Cette danse nerveuse et burlesque, d’une impeccable précision, cache pourtant un meurtre d’âme. Andreï Ivanytch, le petit nouveau, doit devenir comme tout le monde, c’est-à-dire saoul, déçu, bafouant ses principes, réduit à un avenir borné. Et il le deviendra. Ce viol spirituel s’opère sous la houlette du général (un « batracien ») très occupé à cuisiner, faire des blagues graveleuses et suborner les épouses de ses officiers – lesquels ne sont pas en reste, les cocufiages réciproques semblant leur unique occupation. Cela se paye au prix de ceux qui veulent garder, comme Andreï Ivanytch – ou comme Zamiatine – un certain flegme, du style et même des sentiments profonds.

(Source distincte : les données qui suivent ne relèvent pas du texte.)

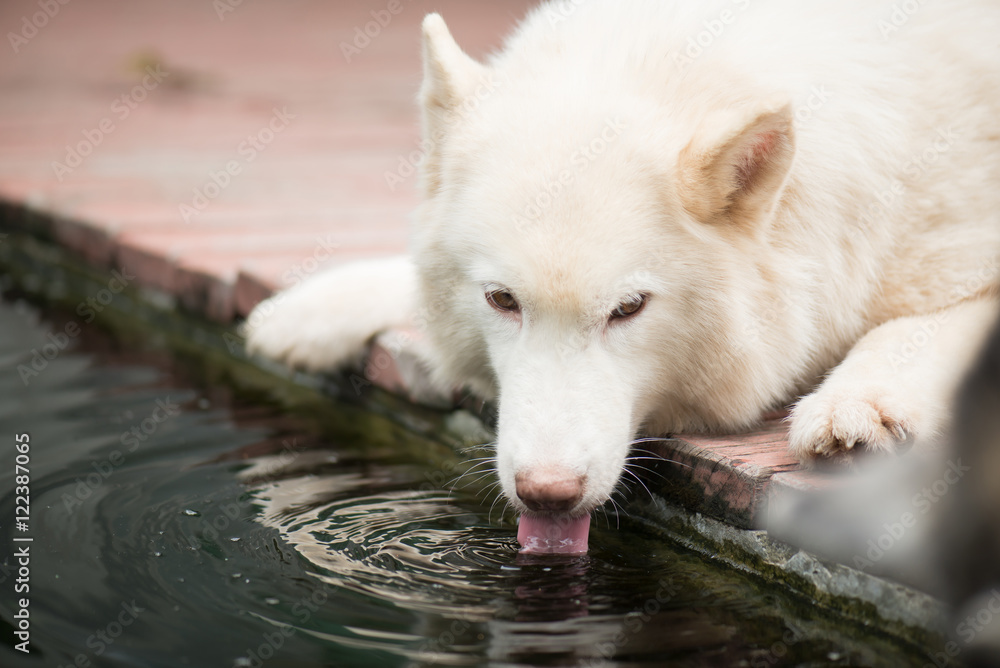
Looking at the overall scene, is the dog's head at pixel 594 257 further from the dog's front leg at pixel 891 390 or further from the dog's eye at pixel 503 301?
the dog's front leg at pixel 891 390

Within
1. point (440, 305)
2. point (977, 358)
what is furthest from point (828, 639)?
point (440, 305)

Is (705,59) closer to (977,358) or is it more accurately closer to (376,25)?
(977,358)

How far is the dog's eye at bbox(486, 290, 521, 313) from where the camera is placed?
2764 mm

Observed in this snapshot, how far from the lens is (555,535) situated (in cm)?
276

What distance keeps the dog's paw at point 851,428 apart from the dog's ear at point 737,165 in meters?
0.55

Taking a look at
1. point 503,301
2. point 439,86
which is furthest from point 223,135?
point 503,301

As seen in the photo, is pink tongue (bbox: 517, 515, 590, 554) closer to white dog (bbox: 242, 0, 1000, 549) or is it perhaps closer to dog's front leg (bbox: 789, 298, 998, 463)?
white dog (bbox: 242, 0, 1000, 549)

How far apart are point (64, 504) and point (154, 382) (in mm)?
1304

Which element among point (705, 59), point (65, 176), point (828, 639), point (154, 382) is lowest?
point (828, 639)

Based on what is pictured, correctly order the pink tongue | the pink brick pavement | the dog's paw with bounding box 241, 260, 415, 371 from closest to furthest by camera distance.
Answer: the pink tongue < the dog's paw with bounding box 241, 260, 415, 371 < the pink brick pavement

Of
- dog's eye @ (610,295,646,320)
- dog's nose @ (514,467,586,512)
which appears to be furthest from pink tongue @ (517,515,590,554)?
dog's eye @ (610,295,646,320)

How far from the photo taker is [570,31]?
10.5 feet

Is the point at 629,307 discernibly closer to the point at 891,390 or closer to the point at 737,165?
the point at 737,165

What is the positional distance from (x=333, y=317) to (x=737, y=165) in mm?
1920
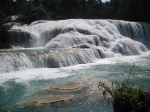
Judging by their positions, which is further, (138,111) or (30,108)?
(30,108)

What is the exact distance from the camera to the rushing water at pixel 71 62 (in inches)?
487

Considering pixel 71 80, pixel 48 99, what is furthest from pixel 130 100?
pixel 71 80

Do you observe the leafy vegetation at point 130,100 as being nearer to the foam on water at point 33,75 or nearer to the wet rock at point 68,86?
the wet rock at point 68,86

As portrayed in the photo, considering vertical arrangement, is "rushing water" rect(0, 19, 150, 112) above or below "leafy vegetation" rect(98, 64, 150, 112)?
below

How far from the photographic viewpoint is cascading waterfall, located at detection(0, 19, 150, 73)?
1970 centimetres

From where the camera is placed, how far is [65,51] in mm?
21422

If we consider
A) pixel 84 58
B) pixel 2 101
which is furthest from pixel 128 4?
pixel 2 101

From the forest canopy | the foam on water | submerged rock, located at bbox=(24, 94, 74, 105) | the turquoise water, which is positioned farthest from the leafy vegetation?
the forest canopy

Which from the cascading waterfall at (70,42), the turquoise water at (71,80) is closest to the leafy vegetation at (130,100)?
the turquoise water at (71,80)

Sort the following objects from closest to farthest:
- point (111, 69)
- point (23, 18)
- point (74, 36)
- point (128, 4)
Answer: point (111, 69) < point (74, 36) < point (23, 18) < point (128, 4)

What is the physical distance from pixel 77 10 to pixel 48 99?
4707 cm

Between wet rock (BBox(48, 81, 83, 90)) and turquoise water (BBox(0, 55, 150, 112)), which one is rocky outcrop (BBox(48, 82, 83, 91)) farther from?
turquoise water (BBox(0, 55, 150, 112))

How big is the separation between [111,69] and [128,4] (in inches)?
1034

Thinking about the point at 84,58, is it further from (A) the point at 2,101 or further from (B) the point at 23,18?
(B) the point at 23,18
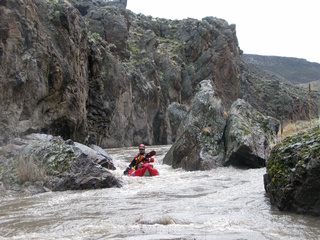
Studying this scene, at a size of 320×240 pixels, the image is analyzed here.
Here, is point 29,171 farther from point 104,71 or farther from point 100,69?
point 104,71

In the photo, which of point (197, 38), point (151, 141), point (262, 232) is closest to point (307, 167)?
point (262, 232)

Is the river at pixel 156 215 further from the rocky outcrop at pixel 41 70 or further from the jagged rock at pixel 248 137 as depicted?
the rocky outcrop at pixel 41 70

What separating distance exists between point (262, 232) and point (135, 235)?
4.09ft

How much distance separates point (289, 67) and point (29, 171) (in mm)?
108416

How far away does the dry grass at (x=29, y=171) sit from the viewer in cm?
725

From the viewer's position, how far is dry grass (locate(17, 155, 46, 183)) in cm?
725

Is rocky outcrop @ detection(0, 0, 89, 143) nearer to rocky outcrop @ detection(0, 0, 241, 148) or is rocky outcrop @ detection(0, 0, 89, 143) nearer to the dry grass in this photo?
rocky outcrop @ detection(0, 0, 241, 148)

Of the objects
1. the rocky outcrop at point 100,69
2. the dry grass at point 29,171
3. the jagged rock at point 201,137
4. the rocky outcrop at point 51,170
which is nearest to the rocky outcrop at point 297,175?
the rocky outcrop at point 51,170

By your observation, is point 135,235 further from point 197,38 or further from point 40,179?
point 197,38

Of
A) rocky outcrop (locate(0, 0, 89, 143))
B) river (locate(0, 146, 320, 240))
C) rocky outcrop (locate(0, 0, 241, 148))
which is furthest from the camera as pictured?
rocky outcrop (locate(0, 0, 241, 148))

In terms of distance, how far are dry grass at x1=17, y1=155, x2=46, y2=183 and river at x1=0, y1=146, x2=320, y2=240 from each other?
712 mm

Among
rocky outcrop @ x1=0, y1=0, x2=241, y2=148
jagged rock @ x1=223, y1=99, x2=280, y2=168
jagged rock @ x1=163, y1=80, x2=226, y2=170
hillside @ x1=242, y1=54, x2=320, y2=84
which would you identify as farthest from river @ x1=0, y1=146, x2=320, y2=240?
hillside @ x1=242, y1=54, x2=320, y2=84

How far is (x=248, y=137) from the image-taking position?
9922mm

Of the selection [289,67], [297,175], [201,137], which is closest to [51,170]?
[201,137]
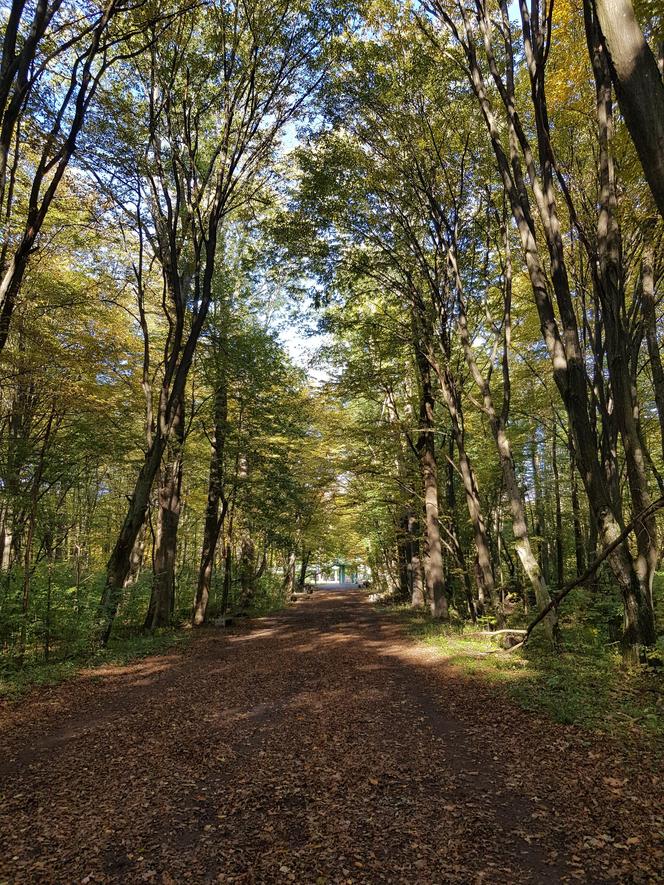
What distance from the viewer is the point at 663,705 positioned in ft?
17.8

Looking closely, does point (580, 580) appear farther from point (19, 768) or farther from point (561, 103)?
point (561, 103)

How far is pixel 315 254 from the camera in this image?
12250mm

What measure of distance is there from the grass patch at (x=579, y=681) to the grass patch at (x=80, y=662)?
6.93m

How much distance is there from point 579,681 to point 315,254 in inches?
434

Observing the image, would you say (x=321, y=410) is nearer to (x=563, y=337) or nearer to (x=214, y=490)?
(x=214, y=490)

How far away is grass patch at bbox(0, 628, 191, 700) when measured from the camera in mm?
7570

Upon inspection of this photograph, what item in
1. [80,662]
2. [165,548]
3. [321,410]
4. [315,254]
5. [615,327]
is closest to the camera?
[615,327]

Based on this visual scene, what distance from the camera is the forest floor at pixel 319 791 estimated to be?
3.05 metres

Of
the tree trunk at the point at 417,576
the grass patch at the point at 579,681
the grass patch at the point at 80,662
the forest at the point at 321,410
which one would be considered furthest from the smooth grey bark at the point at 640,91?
the tree trunk at the point at 417,576

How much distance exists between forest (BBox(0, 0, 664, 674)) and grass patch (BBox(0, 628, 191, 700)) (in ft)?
0.82

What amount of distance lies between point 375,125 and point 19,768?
13.5m

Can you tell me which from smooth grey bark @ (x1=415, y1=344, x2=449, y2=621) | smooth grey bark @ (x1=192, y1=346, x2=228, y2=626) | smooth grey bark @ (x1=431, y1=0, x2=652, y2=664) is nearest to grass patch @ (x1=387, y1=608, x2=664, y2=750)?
smooth grey bark @ (x1=431, y1=0, x2=652, y2=664)

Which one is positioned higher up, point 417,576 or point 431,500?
point 431,500

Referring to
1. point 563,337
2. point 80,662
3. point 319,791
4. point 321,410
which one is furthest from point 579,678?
point 321,410
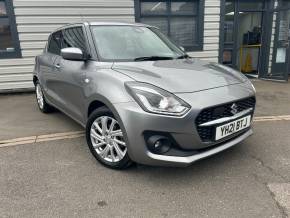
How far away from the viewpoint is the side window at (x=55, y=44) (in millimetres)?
4371

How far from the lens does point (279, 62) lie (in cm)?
827

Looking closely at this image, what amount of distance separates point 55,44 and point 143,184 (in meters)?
2.92

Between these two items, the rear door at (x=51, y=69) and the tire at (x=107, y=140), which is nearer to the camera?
the tire at (x=107, y=140)

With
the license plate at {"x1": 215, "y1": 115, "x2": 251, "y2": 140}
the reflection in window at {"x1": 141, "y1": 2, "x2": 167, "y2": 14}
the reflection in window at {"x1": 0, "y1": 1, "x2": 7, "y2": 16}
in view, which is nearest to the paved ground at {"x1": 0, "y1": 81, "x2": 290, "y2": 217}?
the license plate at {"x1": 215, "y1": 115, "x2": 251, "y2": 140}

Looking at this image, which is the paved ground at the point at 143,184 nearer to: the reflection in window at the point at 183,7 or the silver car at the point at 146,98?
the silver car at the point at 146,98

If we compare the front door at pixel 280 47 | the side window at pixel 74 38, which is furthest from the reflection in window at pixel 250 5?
the side window at pixel 74 38

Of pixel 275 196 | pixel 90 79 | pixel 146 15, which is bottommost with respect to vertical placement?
pixel 275 196

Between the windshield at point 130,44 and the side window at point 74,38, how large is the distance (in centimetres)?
19

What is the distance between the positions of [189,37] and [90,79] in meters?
5.44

Ce morceau de virtuosité pourrait n’être qu’une farce. Il s’affirme pourtant d’une grande poésie, voire d’une extrême délicatesse (l’un des personnages féminins est bouleversant). Zamiatine, loin de toute méchanceté, y fait preuve d’une profonde compassion, jusque dans les passages les plus cruels ou les plus hilarants. Ce qui lui valut la censure et la relégation.
Le ton change avec Alatyr, plus proche du conte et de la fable. Le récit campe là encore une province russe imaginaire. Ici, le prince décide de mobiliser tout son petit monde pour l’apprentissage de l’espéranto, tandis qu’un poète en mal de théologie rêve de « l’intrinsèque féminité de Dieu »
Ces deux textes n’ont pas pris une ride. Derrière l’usage époustouflant de tous les registres et de toutes les possibilités du langage, on y découvre un Zamiatine songeur s’interrogeant sur la « divine désinvolture » avec laquelle semble avoir été créée l’humanité.